There were those among the beachcombers who would not be outdone by the force of circumstances, who put on a bold front and set out to get the “living the world owed them.” In beggardom as in the world at large, the brazenface carries the day, and the modest and unassuming are pushed into the background. Among the first victims of this class, in foreign ports, are the consuls. There was in Marseilles a certain Welshman who won fame for his exploits during this season. Signed off in Barcelona, he had made his way to the French port, and had received from the British consul, within an hour of his arrival, two francs and a promise of clothes, next day. In the morning, as per promise, he was well fitted out and given another franc. He promptly hunted up a pawn shop, got back into his rags, and made tracks for the nearest wine-shop. Next morning, penniless, he was back early to see the consul, spun a pathetic yarn, and came out with two more francs. This amount, however, could not last long in a café. The Welshman pocketed the money, marched over to the American consulate, and proved so satisfactorily that Pittsburg was his home that two more francs were added to his collection. Day after day new variations of his story were sprung in all sections of the city. On his ability to speak some German, he “worked” the Austrian, Swiss, and German consuls, besides several foreign charitable societies. These institutions gave only clothing for the most part, but one of the Welshman’s experience had little difficulty in turning them into money.

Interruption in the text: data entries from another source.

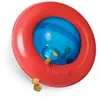 Image de Kong Jouet Gyro L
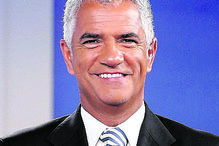 Imagem PEC_9471.JPG (22886293) (Milenium)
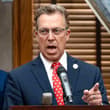 BREAKING: Andy Ogles is going to be filing Articles of impeachment against “Jud…
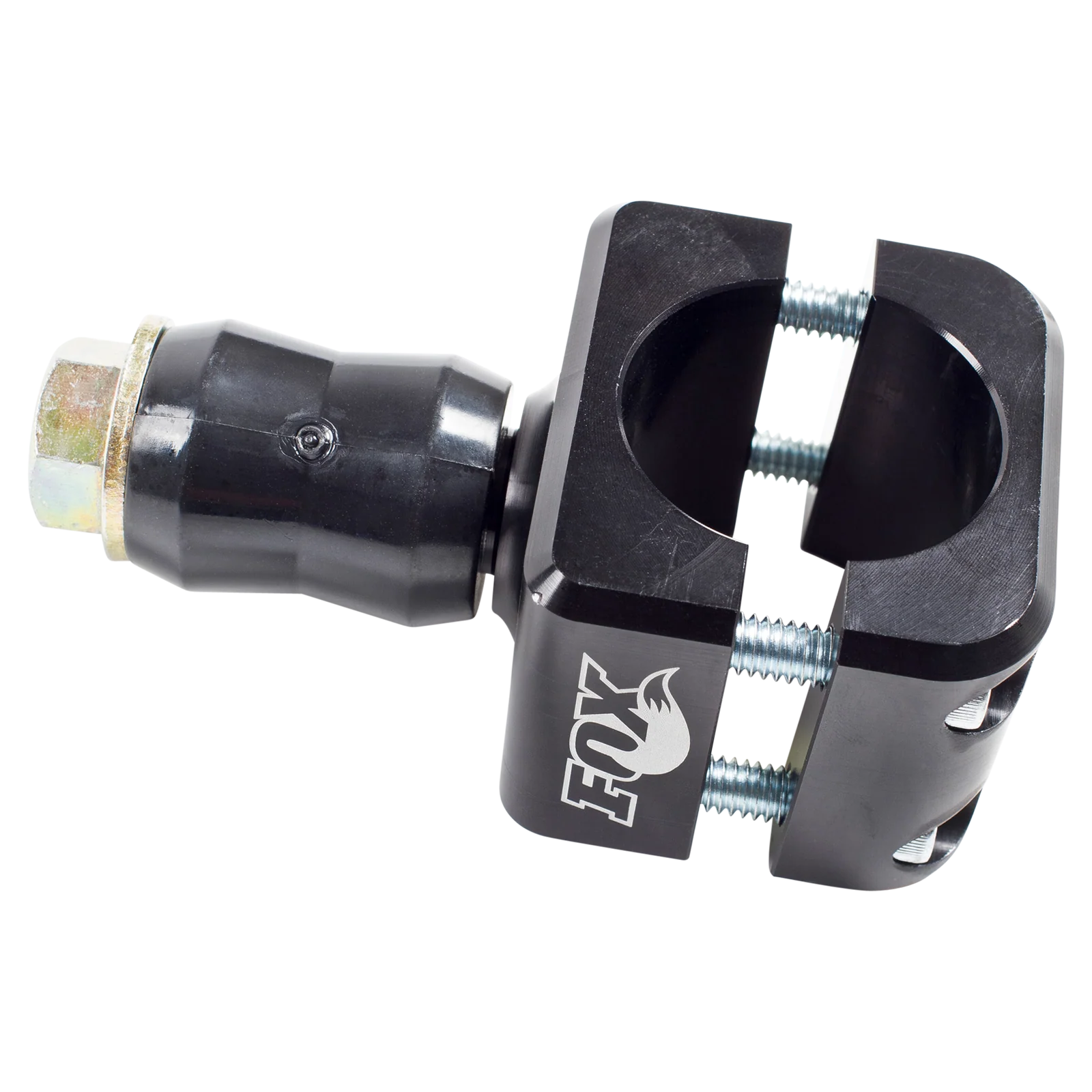 STEERING STABILIZER TIE ROD CLAMP | 1-1/2
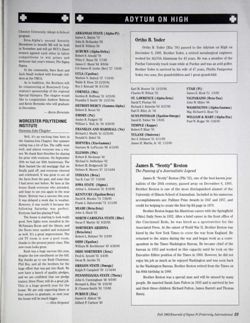 6504bc5d5f7a21.60700822.pdf page 23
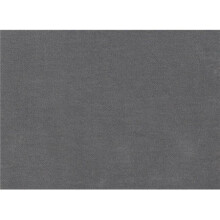 American Silk 17723 56 in. Giorgio Velvet Fabric Cloth, Urban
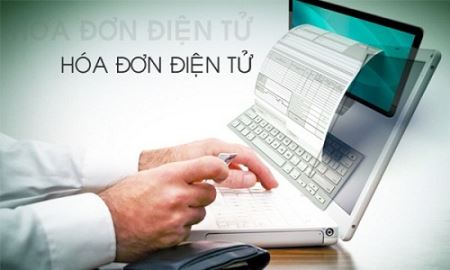 Chi phí cho hóa đơn điện tử:  Tưởng giảm hóa tăng!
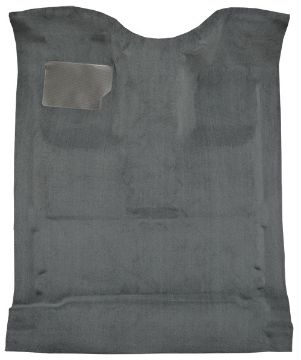 Show details for 1999-2007 Ford F-550 Super Duty Super Cab Manual Floor Shift 4 Door Ext Cab Cutpile Carpet Flooring 801 Black Picture of 1999-2007 Ford F-550 Super Duty Super Cab Manual Floor Shift 4 Door Ext Cab Cutpile Carpet Flooring 801 Black
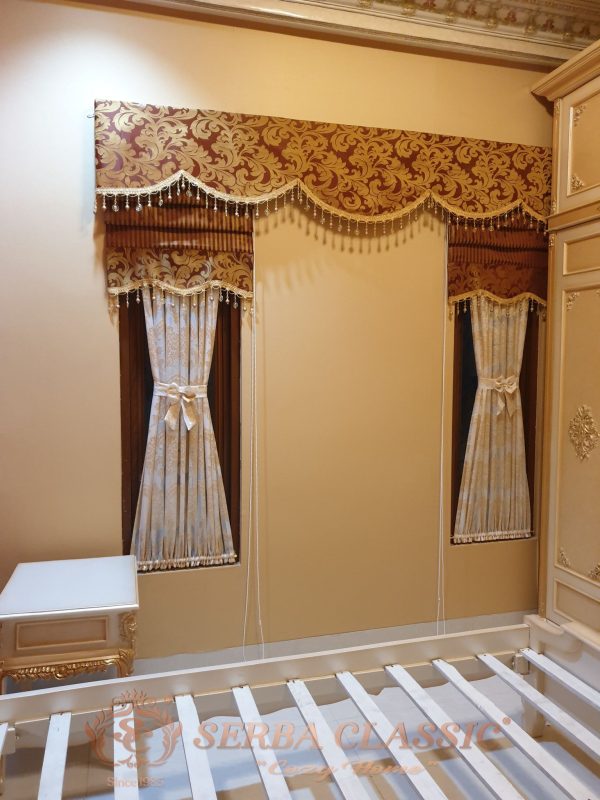 Custom Furniture Premium 17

Meanwhile, he was “pumping” his own consul, who twice more fitted him out, only to have him turn up again next morning as ragged and unkempt as ever. The consul was not blind, but when a vagabond sits down in your office and refuses to move until he receives a franc, it is often cheaper to give it than to take time to throw him out. The day came, however, when the consul determined to put an end to this system of blackmail, and, after giving the customary franc one morning, he ordered the Welshman not to come back again under pain of arrest. Bright and early the next morning the “beachcomber” turned up, a strong smell of absinthe entering the room with him.
“Good morning, consul,” he burst out, gaily, and loud enough to be heard by those of us who were listening outside, “I wonder if you can spare me a couple of francs for a morning bite?”
The consul stepped to the telephone and called for a policeman. A few minutes later, a gendarme pushed past us, stepped inside, and received orders to put the offender under arrest. But the Welshman, who lolled undisturbed in an office chair through all this, had taken the trouble to make himself familiar with the fine points of international law. He grasped a heavy ruler from the table as the officer approached.